| PROMPT 1 |
On the BigQL page below, what does SELECT "_timestamp" return?
| PROMPT 2 |
From the BigQL page below, rewrite the paragraph beginning "Cloud Bigtable is Google's fully managed" as a short bulleted list that keeps its main facts.
| PROMPT 3 |
Summarize the BigQL page below in two sentences.

| QUOTED PASSAGE |

════════

BigQL provides a SQL Query Layer for Google Cloud Bigtable.
Cloud Bigtable is Google's fully managed NoSQL Big Data database service. Each table contains rows and columns. Each row/column intersection can contain multiple cells. Each cell contains a unique timestamped version of the data for that row and column. Thus Bigtable is often used to store time series data.
BigQL provides a SQL query layer to run aggregation query on Bigtable.
pip install bigql
Using the weather balloon example data shown in Single-timestamp unserialized schema design
Row key pressure temperature humidity altitude
us-west2#3698#2021-03-05-1200 94558 9.6 61 612
us-west2#3698#2021-03-05-1201 94122 9.7 62 611
us-west2#3698#2021-03-05-1202 95992 9.5 58 602
us-west2#3698#2021-03-05-1203 96025 9.5 66 598
us-west2#3698#2021-03-05-1204 96021 9.6 63 624
After initialize the client
from bigql.client import Client
# config follows offical python bigtable client
client = Client(config)
client.register_table(
"weather_balloons",
instance_id="INSTANCE_ID",
column_families={
"measurements": {
"only_read_latest": True,
"columns": {
"pressure": int,
"temperature": str,
"humidity": int,
"altitude": int
}
}
}
)
we are able to calculate average pressure of the period by
client.query("measurements", """
SELECT avg(pressure) FROM weather_balloons
WHERE
"_row_key" BETWEEN 'us-west2#3698#2021-03-05-1200' AND 'us-west2#3698#2021-03-05-1204'
""")
Or with row key decomposition
client.register_table(
xxx,
row_key_identifiers=["location", "balloon_id", "event_minute"],
row_key_separator="#"
)
client.query("measurements", """
SELECT balloon_id, avg(pressure) FROM weather_balloons
WHERE
location = 'us-west2'
AND balloon_id IN ('3698', '3700')
AND event_minute BETWEEN '2021-03-05-1200' AND '2021-03-05-1204'
GROUP BY 1
""")
The output of query
is list of pyarrow.RecordBatch. It can be easily convert to python dictionary (to_pydict
) and pandas dataframe (to_pandas
).
Each cell in Bigtable have a timestamp. SELECT "_timestamp"
will return a float number, represent seconds since Unix epoch. Following is an example to select 5 minutes interval
SELECT to_timestamp_seconds(cast(floor("_timestamp" / 600) * 600 as bigint)) as interval
However, as of 2022-01, it
- only supports "us-central1" and "europe-west1" region
- only supports query with "rowkey"
- by default can run up to 4 concurrent queries against Bigtable external data source
- ✅ Insert Into
- ✅ Select *
- ✅ Select column(s)
- ✅ Filter (WHERE): "=", "IN", "BETWEEN", ">", ">=", "<", "<="
- ✅ GROUP BY
- ✅ ORDER BY
- ✅ HAVING
- ✅ LIMIT
- ✅ Aggregate (e.g. avg, sum, count)
- ✅ AND
- ✅ Alias
- ✅ Cast
- ✅ Common Math Functions
- Common Date/Time Functions
- OR ???
- Join ???
- ✅ Partition Pruning
- ✅ Projection pushdown
- ❌ Predicate push down (Value range and Value regex)
- not work well, because its filter works on all cells, not only predicate column
- Limit Pushdown ???
- for row key encoding, only string is supported
- for single/composite row key, identifiers supports "=" and "IN". Additionally, last identifier also supports "BETWEEN".
- for qualifiers, only string and integer (64bit BigEndian encoding) value are supported
- subqueries and common table expressions are not supported
BigQL depends on
- sqloxide and sqlparser-rs: SQL parser
- python-bigtable: offical python bigtable client
- datafusion-python: in memory query engine
- pyarrow: in memory columnar store / dataframe

════════

| EXTRACTED RECORDS |
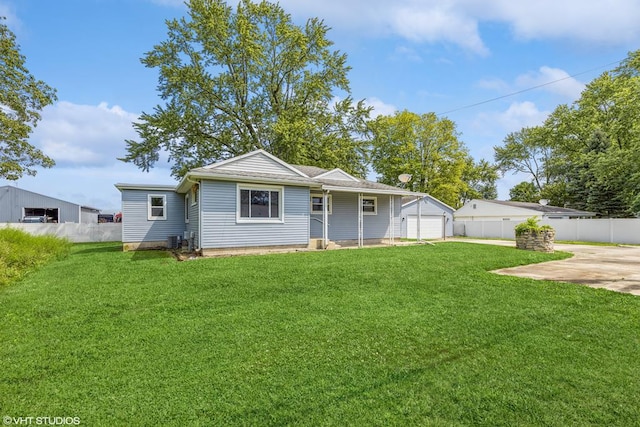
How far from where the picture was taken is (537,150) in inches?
1566

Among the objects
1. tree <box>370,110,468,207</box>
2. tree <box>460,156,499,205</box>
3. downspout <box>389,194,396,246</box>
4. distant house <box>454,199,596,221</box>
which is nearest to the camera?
downspout <box>389,194,396,246</box>

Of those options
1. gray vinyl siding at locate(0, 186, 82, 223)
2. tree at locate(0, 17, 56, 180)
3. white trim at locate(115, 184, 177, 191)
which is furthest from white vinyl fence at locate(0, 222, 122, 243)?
gray vinyl siding at locate(0, 186, 82, 223)

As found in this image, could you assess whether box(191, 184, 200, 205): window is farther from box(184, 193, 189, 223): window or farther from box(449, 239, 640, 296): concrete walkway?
box(449, 239, 640, 296): concrete walkway

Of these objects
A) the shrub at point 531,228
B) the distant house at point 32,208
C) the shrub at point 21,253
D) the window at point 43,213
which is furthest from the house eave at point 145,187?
the window at point 43,213

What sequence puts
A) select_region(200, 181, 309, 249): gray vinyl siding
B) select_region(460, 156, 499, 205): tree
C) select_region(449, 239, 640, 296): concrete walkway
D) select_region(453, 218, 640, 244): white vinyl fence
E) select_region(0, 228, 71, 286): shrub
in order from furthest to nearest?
select_region(460, 156, 499, 205): tree < select_region(453, 218, 640, 244): white vinyl fence < select_region(200, 181, 309, 249): gray vinyl siding < select_region(0, 228, 71, 286): shrub < select_region(449, 239, 640, 296): concrete walkway

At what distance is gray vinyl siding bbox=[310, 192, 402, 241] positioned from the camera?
13938 millimetres

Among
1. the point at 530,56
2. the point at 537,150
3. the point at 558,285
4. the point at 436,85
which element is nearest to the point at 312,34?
the point at 436,85

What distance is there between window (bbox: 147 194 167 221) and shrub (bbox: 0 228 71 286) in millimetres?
3432

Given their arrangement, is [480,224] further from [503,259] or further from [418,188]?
[503,259]

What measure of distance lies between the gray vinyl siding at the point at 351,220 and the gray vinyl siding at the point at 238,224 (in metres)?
1.62

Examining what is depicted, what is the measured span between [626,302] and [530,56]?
37.1 feet

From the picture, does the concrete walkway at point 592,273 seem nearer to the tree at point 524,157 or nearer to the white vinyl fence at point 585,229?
the white vinyl fence at point 585,229

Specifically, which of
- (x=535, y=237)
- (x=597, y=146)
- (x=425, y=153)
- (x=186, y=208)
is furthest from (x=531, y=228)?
(x=597, y=146)

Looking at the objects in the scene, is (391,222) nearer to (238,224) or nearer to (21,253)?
(238,224)
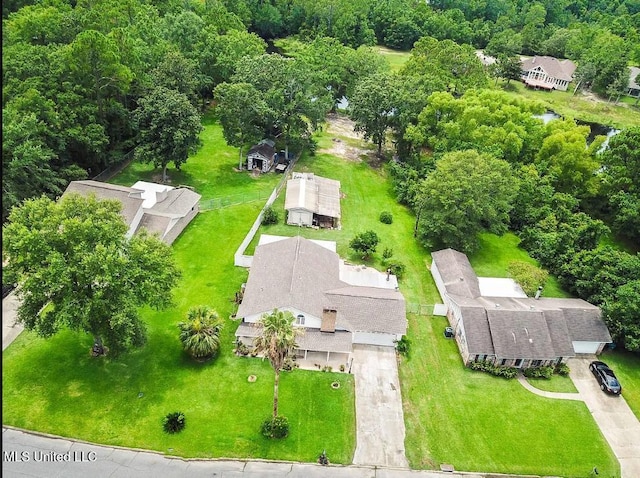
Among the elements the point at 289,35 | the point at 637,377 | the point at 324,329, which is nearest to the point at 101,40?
the point at 324,329

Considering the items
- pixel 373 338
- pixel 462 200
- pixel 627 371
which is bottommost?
A: pixel 627 371

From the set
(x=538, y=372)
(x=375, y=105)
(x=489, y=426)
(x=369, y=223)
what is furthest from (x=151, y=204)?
(x=538, y=372)

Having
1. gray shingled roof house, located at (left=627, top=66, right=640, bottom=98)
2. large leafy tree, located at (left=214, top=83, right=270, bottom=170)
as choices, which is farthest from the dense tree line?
gray shingled roof house, located at (left=627, top=66, right=640, bottom=98)

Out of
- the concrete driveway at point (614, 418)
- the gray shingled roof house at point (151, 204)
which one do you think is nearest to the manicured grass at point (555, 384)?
the concrete driveway at point (614, 418)

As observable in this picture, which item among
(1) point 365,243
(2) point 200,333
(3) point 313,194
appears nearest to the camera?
(2) point 200,333

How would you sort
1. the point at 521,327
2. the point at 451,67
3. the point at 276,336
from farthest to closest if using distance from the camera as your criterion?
1. the point at 451,67
2. the point at 521,327
3. the point at 276,336

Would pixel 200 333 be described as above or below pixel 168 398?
above

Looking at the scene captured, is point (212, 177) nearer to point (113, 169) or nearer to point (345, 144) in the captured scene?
point (113, 169)
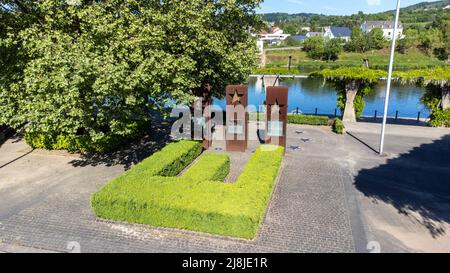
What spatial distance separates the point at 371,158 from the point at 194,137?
30.4 ft

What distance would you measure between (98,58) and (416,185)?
42.3 ft

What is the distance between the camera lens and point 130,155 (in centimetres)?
1656

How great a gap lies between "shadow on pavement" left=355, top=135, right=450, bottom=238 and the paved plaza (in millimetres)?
35

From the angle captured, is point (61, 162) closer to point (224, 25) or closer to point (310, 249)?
point (224, 25)

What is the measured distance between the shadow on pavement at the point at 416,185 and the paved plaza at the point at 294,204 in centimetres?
3

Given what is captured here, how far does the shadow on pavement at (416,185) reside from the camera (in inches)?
422

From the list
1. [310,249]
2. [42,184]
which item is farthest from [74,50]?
[310,249]

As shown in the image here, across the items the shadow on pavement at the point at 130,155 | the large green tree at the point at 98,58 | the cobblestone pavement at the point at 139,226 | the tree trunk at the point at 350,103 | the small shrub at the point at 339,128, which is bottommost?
the cobblestone pavement at the point at 139,226

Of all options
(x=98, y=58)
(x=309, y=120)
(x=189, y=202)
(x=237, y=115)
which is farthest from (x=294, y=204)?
(x=309, y=120)

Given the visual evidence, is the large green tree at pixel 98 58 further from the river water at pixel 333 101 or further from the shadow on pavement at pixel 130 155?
the river water at pixel 333 101

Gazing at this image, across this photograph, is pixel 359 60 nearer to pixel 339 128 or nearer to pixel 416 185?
pixel 339 128

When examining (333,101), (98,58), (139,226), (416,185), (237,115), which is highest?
(98,58)

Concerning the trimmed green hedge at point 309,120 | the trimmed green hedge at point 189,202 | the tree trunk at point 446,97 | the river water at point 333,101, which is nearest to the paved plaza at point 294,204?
the trimmed green hedge at point 189,202

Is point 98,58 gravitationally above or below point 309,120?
above
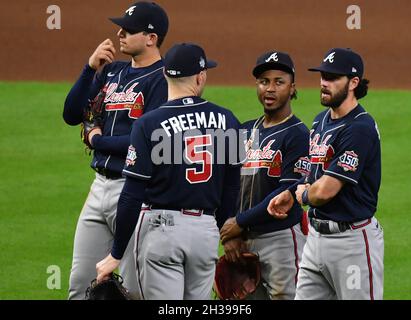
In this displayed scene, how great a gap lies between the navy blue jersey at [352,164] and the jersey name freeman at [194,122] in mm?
707

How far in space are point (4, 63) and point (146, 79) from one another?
33.9 ft

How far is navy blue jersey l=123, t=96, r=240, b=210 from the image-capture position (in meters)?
5.20

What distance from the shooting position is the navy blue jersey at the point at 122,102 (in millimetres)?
6027

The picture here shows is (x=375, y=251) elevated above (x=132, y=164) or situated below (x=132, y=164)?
below

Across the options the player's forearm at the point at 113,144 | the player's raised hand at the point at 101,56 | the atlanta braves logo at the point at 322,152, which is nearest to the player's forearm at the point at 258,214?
the atlanta braves logo at the point at 322,152

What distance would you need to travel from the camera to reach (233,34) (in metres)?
16.5

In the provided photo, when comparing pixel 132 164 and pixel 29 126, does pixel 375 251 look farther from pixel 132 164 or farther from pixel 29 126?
pixel 29 126

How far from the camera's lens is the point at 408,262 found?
348 inches

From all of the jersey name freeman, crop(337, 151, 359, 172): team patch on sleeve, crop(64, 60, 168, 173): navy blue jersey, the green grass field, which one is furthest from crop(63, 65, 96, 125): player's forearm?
the green grass field

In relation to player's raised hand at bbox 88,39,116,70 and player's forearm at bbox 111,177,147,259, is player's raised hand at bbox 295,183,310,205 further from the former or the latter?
player's raised hand at bbox 88,39,116,70

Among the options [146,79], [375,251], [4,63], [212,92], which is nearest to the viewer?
[375,251]

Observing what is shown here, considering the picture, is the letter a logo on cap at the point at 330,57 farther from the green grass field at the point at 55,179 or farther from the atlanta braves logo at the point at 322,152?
the green grass field at the point at 55,179

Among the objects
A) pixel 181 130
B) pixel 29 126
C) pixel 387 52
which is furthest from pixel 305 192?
pixel 387 52

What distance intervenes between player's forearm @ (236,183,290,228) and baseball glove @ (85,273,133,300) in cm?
102
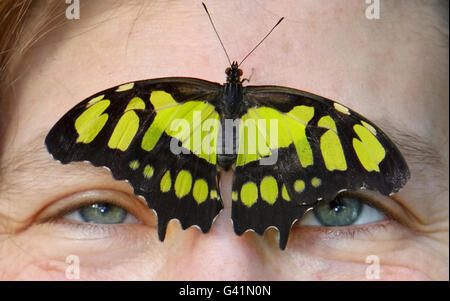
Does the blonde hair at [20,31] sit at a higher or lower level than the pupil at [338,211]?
higher

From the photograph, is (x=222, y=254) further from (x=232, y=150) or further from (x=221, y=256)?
(x=232, y=150)

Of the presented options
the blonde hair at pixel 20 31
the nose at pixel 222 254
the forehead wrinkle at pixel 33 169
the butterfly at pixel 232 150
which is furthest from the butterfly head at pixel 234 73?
the blonde hair at pixel 20 31

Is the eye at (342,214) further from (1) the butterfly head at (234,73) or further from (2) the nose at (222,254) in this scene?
(1) the butterfly head at (234,73)

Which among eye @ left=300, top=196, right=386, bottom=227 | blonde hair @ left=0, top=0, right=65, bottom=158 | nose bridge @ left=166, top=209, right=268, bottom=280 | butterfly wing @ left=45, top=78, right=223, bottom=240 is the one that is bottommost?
nose bridge @ left=166, top=209, right=268, bottom=280

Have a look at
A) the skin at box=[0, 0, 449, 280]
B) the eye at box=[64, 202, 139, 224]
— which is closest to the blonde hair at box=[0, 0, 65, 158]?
the skin at box=[0, 0, 449, 280]

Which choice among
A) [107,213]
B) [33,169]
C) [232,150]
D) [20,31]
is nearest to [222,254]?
[232,150]

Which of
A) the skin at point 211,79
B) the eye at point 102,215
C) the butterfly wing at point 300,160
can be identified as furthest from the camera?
the eye at point 102,215

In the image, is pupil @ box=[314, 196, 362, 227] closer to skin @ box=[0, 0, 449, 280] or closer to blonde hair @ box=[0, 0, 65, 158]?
skin @ box=[0, 0, 449, 280]
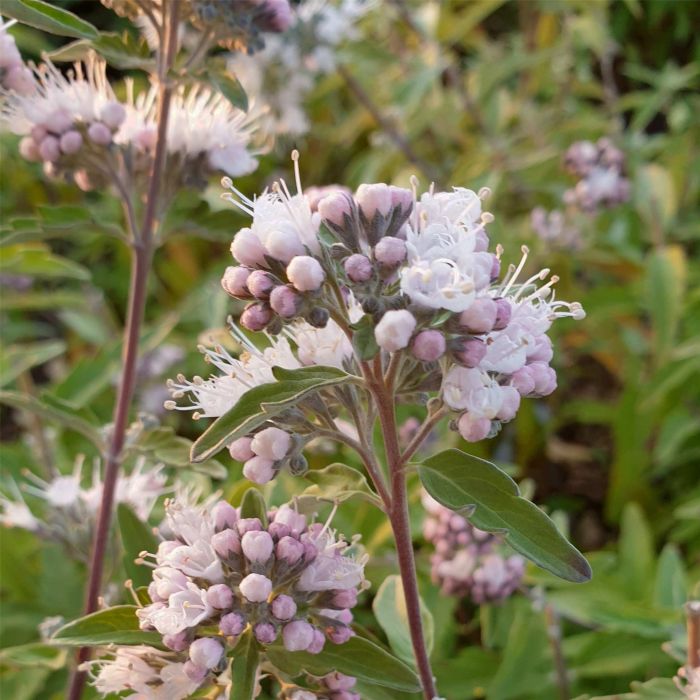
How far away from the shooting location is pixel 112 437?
1.50 meters

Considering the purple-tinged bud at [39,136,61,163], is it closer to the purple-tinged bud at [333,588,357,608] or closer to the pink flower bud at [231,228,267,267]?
the pink flower bud at [231,228,267,267]

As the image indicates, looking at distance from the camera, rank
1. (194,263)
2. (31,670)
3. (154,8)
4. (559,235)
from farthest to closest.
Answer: (194,263) < (559,235) < (31,670) < (154,8)

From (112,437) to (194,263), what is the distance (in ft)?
7.50

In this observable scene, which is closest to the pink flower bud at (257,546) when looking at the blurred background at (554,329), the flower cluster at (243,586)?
the flower cluster at (243,586)

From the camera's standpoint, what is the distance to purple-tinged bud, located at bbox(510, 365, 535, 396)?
3.08 ft

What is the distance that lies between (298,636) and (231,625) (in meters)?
0.07

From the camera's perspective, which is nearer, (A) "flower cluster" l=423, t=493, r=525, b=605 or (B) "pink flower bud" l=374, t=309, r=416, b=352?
(B) "pink flower bud" l=374, t=309, r=416, b=352

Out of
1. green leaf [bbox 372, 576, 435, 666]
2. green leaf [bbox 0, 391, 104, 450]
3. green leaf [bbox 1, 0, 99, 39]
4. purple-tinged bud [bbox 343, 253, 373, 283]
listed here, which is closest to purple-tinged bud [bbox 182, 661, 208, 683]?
green leaf [bbox 372, 576, 435, 666]

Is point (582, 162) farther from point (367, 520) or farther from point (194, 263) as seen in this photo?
point (194, 263)

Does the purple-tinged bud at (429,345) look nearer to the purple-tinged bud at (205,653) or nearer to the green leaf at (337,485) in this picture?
the green leaf at (337,485)

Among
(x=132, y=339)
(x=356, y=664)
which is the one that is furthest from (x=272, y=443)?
(x=132, y=339)

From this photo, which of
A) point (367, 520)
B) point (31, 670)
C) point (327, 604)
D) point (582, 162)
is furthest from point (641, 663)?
point (582, 162)

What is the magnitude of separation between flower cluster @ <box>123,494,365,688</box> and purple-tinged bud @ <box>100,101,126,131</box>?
688mm

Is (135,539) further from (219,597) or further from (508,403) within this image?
(508,403)
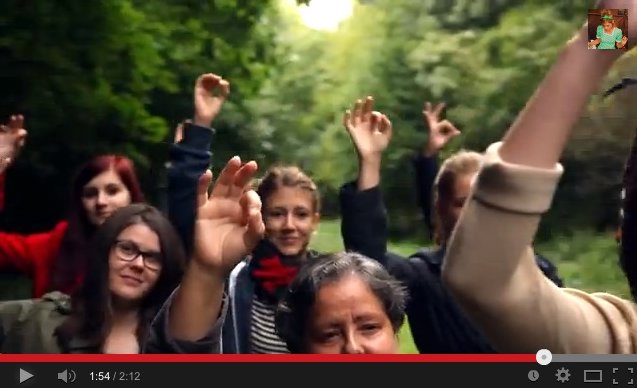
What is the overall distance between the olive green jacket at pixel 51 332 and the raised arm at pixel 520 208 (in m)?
0.50

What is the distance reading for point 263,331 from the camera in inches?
40.9

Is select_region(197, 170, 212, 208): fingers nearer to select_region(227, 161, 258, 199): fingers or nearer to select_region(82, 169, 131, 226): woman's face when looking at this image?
select_region(227, 161, 258, 199): fingers

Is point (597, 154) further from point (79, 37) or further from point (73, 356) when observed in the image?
point (79, 37)

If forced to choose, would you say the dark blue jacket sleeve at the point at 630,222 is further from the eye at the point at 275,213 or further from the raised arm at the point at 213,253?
the eye at the point at 275,213

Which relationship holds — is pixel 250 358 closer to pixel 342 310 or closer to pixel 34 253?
pixel 342 310

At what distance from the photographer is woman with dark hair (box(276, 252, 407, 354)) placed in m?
0.76

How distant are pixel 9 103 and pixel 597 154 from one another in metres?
0.79

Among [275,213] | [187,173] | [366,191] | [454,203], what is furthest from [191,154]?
[454,203]

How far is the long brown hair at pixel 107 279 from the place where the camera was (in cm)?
97

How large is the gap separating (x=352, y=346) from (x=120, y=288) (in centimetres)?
38

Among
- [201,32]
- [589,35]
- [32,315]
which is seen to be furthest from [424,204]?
[589,35]
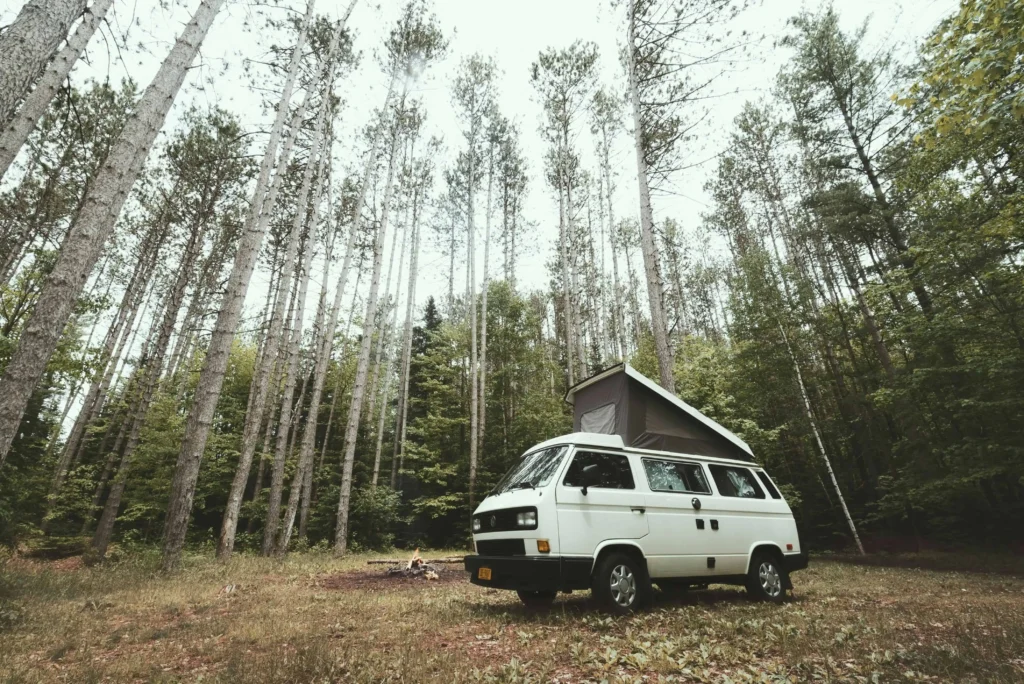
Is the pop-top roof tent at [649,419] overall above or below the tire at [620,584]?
above

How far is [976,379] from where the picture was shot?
36.6ft

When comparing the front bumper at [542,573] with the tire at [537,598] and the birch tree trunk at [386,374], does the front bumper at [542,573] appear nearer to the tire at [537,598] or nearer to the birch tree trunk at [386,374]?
the tire at [537,598]

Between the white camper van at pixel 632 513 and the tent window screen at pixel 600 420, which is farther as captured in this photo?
the tent window screen at pixel 600 420

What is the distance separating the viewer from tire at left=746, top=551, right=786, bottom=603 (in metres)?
6.46

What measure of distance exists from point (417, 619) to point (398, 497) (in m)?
12.9

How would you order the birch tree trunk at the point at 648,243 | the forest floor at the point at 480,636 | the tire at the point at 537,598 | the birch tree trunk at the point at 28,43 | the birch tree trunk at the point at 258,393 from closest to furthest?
the forest floor at the point at 480,636 → the birch tree trunk at the point at 28,43 → the tire at the point at 537,598 → the birch tree trunk at the point at 648,243 → the birch tree trunk at the point at 258,393

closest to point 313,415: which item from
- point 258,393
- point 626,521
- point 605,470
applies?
point 258,393

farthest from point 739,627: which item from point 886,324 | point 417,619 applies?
point 886,324

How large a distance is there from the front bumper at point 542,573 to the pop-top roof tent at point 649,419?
1978mm

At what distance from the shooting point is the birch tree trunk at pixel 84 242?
4.01 metres

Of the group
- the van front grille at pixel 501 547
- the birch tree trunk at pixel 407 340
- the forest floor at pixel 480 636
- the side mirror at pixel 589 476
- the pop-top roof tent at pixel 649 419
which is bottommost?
the forest floor at pixel 480 636

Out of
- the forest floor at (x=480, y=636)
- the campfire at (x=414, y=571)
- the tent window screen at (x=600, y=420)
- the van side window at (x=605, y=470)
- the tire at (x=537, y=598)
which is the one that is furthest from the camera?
the campfire at (x=414, y=571)

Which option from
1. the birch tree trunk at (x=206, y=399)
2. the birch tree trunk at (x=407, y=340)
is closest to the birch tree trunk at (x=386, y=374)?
the birch tree trunk at (x=407, y=340)

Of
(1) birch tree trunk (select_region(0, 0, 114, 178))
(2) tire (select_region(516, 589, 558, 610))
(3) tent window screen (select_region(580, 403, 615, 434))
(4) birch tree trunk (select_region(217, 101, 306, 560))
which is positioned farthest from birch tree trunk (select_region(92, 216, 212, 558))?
(2) tire (select_region(516, 589, 558, 610))
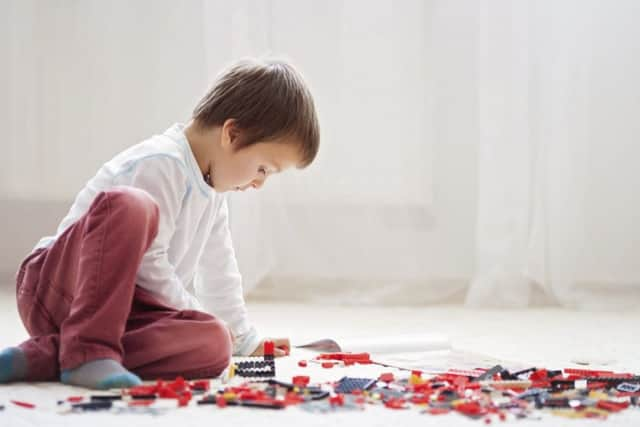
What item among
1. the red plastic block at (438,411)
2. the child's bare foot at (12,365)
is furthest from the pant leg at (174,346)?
the red plastic block at (438,411)

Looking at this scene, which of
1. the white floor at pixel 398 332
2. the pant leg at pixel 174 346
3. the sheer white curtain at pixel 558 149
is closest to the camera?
the white floor at pixel 398 332

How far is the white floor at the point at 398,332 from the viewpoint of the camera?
901mm

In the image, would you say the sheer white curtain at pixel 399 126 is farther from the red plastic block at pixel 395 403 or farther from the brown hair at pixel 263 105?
the red plastic block at pixel 395 403

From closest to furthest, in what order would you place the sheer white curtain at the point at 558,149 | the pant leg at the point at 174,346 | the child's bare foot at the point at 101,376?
the child's bare foot at the point at 101,376 → the pant leg at the point at 174,346 → the sheer white curtain at the point at 558,149

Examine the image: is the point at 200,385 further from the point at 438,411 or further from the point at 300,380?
the point at 438,411

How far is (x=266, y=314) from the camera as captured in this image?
2.05 metres

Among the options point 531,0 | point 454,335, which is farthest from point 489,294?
point 531,0

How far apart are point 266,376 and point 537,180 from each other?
49.9 inches

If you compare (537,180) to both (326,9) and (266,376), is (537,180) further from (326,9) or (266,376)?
(266,376)

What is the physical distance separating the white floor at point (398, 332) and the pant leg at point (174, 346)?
0.29ft

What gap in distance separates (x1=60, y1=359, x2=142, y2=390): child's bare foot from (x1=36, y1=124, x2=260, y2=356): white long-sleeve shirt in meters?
0.19

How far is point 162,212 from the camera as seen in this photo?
126 centimetres

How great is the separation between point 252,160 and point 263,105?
0.25 feet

════════

| ANSWER SPACE 1 |
A float number representing seconds since the Unix epoch.

| ANSWER SPACE 2 |
- Cloud Bigtable is Google's fully managed NoSQL Big Data database service.
- Each table has rows and columns.
- Each row/column intersection can hold multiple cells.
- Each cell holds a unique timestamped version of the data for that row and column.
- For this reason, Bigtable is often used to store time series data.

| ANSWER SPACE 3 |
BigQL provides a SQL query layer for running aggregation queries on Google Cloud Bigtable. Tables are registered through a client, can optionally be given row key decomposition, and return query output as a list of pyarrow.RecordBatch that can be converted to a Python dictionary or a pandas dataframe.